Figure 9: Vibration frequencies measured from the rubber blade

4.3 Complex Eigenvalue Analysis This section focuses on prediction of unstable frequency at a system level. Complex eigenvalue analysis can be a tool to trace the regions of the parameter space that lead to instability of the wiper blade system. For wiper chattering analysis, the most important source of nonlinearity is the frictional sliding contact between the windscreen and the blade. ABAQUS allows for a convenient, but general definition of contact interfaces by specifying the contact surface and the properties of the interfaces. ABAQUS has developed a new approach of complex eigenvalue analysis to simulate the disc brake squeal noise [12]. It is thought that this new approach can also be applied to study windscreen wiper chatter noise. It starts from preloading the blade pressure, rotating the wiper arm, and then extracting natural frequencies and complex eigenvalue, this new approach combines all steps in one seamless run. The complex eigenvalue problem is solved using the subspace projection method, thus a natural frequency extraction must be performed first in order to determine the projection subspace. The positive real parts of the complex eigenvalues indicate the degree of instability of the wiper assembly and are thought to indicate the likelihood of chatter occurrence. The essence of this method lies in the asymmetric stiffness matrix that is derived from the contact stiffness and the friction coefficient at the blade/windscreen interface. Details of the complex eigenvalue formulation can be found in [13].

28

28

4.3.1 Baseline Model First, complex eigenvalue analysis is performed on the baseline model. The frequency of interest is ranging up to 500 Hz and at two different average rotational speeds of 1.8 rad/s and 2.5 rad/s. Figure 10 presents the results of unstable frequencies obtained from complex eigenvalue analysis for baseline model and the results from the experiment. From the analysis, it is found that there are eleven unstable frequencies predicted compared to one chattering frequency captured in the experiment. It is found that there are over-predictions in the simulation results even though one of the chatter frequencies is reasonably matched with the experimental data. From Figure 10, it is suggested that the different average speed of the wiper may not influence the vibration generated in the wiper system.

Data entries »
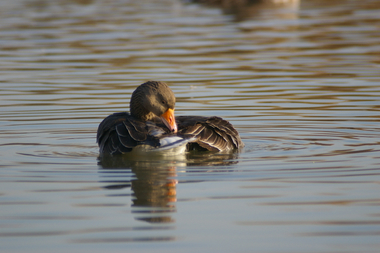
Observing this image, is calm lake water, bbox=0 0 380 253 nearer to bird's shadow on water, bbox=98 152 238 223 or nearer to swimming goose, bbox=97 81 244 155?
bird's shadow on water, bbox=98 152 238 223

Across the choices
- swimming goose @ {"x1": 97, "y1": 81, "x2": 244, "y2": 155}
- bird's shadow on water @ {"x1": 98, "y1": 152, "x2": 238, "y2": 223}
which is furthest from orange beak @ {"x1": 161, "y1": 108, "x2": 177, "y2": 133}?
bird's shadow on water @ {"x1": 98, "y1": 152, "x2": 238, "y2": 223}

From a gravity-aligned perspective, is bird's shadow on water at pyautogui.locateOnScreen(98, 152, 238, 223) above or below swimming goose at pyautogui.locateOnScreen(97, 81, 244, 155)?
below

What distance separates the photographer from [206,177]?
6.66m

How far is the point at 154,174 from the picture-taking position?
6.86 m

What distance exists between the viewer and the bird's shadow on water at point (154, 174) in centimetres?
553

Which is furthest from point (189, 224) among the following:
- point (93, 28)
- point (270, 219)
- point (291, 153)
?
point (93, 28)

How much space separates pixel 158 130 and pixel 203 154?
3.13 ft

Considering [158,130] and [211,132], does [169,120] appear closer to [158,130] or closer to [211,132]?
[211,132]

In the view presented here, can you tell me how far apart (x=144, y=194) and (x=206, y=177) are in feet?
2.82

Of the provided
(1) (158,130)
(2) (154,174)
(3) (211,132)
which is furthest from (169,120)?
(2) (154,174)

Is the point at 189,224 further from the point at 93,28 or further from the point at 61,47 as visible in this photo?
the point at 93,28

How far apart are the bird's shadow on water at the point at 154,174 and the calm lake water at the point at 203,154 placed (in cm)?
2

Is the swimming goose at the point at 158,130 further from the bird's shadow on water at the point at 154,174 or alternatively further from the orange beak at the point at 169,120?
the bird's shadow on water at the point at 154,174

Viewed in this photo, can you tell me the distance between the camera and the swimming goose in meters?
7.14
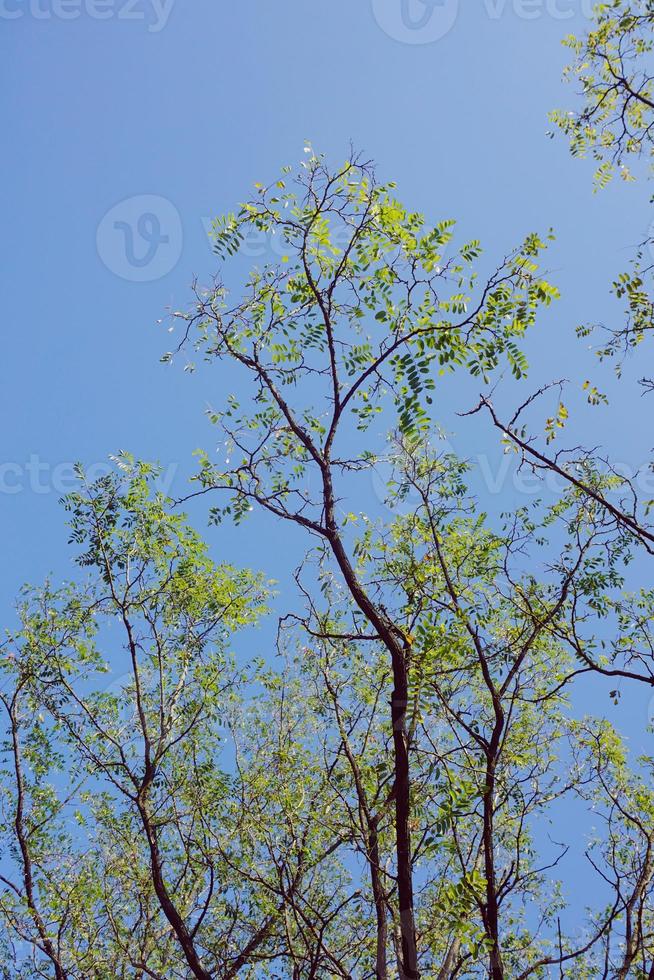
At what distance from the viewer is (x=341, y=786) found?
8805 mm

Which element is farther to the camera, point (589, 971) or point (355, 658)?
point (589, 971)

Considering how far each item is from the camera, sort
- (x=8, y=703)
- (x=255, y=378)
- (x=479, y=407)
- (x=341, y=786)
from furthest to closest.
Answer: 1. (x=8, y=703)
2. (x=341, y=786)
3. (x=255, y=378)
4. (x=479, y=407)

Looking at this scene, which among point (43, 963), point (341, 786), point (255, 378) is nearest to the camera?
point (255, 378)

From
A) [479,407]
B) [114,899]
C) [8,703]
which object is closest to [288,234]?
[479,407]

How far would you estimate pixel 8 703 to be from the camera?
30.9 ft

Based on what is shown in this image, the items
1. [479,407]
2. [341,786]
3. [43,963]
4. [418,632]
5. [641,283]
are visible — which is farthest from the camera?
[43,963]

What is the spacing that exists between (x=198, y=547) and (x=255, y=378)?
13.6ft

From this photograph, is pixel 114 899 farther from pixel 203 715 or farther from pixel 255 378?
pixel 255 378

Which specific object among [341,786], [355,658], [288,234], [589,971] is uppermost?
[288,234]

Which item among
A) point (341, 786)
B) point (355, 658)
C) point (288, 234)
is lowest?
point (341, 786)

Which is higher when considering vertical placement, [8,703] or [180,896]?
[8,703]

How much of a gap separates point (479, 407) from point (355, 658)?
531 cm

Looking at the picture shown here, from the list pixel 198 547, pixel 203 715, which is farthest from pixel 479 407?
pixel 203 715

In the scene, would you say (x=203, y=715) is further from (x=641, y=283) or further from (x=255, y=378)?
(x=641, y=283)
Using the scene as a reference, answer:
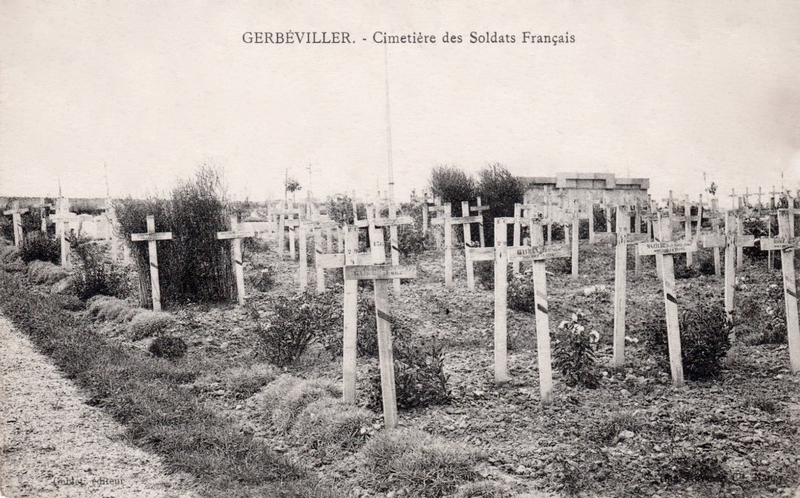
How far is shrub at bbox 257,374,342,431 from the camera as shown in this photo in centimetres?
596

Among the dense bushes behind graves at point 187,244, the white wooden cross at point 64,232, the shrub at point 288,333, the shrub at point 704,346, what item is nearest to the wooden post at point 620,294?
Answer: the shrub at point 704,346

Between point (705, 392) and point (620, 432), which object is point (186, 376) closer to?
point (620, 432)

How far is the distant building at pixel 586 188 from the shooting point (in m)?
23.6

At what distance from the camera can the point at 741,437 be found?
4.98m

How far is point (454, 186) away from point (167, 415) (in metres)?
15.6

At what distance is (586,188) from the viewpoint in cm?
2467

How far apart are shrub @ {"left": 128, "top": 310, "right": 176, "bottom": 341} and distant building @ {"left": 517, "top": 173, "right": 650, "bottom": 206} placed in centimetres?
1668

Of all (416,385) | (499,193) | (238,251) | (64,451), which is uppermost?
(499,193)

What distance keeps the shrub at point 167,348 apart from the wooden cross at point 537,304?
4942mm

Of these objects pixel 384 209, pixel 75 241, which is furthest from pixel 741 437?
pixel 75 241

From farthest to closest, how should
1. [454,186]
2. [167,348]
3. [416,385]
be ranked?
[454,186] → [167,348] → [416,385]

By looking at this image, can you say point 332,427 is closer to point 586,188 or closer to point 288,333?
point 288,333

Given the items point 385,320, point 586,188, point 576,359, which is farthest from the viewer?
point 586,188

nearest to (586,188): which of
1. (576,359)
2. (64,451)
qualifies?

Parts of the exercise »
• A. In the wiper chatter text, how many unstable frequencies did the analysis predict for the baseline model?
• B. Copy the wiper chatter text word for word from "4.3.1 Baseline Model" to "the wiper system.".

Per-task outputs »
• A. Eleven.

• B.
4.3.1 Baseline Model First, complex eigenvalue analysis is performed on the baseline model. The frequency of interest is ranging up to 500 Hz and at two different average rotational speeds of 1.8 rad/s and 2.5 rad/s. Figure 10 presents the results of unstable frequencies obtained from complex eigenvalue analysis for baseline model and the results from the experiment. From the analysis, it is found that there are eleven unstable frequencies predicted compared to one chattering frequency captured in the experiment. It is found that there are over-predictions in the simulation results even though one of the chatter frequencies is reasonably matched with the experimental data. From Figure 10, it is suggested that the different average speed of the wiper may not influence the vibration generated in the wiper system.